* **Given records**
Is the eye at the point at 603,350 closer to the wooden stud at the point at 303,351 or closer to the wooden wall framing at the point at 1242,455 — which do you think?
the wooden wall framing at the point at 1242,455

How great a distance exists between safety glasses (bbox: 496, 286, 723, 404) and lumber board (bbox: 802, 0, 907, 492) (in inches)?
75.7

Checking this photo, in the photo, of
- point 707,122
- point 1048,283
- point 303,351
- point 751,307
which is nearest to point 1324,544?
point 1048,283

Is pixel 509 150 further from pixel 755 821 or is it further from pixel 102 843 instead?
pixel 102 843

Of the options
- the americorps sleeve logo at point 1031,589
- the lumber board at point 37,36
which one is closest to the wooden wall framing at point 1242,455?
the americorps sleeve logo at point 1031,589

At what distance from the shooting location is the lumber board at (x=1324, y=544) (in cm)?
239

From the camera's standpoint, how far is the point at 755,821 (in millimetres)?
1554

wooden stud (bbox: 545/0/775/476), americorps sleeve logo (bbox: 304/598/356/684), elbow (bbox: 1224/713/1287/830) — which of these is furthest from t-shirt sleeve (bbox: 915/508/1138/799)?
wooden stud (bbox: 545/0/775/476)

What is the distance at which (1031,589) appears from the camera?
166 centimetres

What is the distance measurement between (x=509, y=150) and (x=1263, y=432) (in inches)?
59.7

* **Exercise requirements**
Copy out all of the data above word for word, leaving nothing out and changing nothing.

* **Final result**
Is the eye at the point at 603,350 closer to the wooden stud at the point at 303,351 or closer to the wooden wall framing at the point at 1242,455 — which do you think?
the wooden wall framing at the point at 1242,455

How great a distance exists between safety glasses (bbox: 496, 286, 723, 404) and lumber board (bbox: 802, 0, 907, 492) (in inches)?
75.7

Checking this photo, in the photo, of
- point 707,122
- point 1048,283
- point 303,351
- point 751,307
which is nearest to point 1324,544?
point 1048,283

Is pixel 509 150 further from pixel 755 821 or is it further from pixel 102 843 instead?
pixel 102 843

Of the options
- the americorps sleeve logo at point 1031,589
- the lumber board at point 37,36
which one is closest to the wooden wall framing at point 1242,455?
the americorps sleeve logo at point 1031,589

At what distance from the shooting location is the lumber board at (x=1324, y=544) (in cm)?
239

From the camera's standpoint, how far is the point at 755,821 (in millimetres)?
1554

wooden stud (bbox: 545/0/775/476), americorps sleeve logo (bbox: 304/598/356/684), elbow (bbox: 1224/713/1287/830) — which of these is furthest from t-shirt sleeve (bbox: 915/508/1138/799)?
wooden stud (bbox: 545/0/775/476)

What is the distance at which (1031,589) appears from the camera?
166 centimetres

What is the distance measurement between (x=509, y=150) and (x=1263, y=432) (in inches)?
59.7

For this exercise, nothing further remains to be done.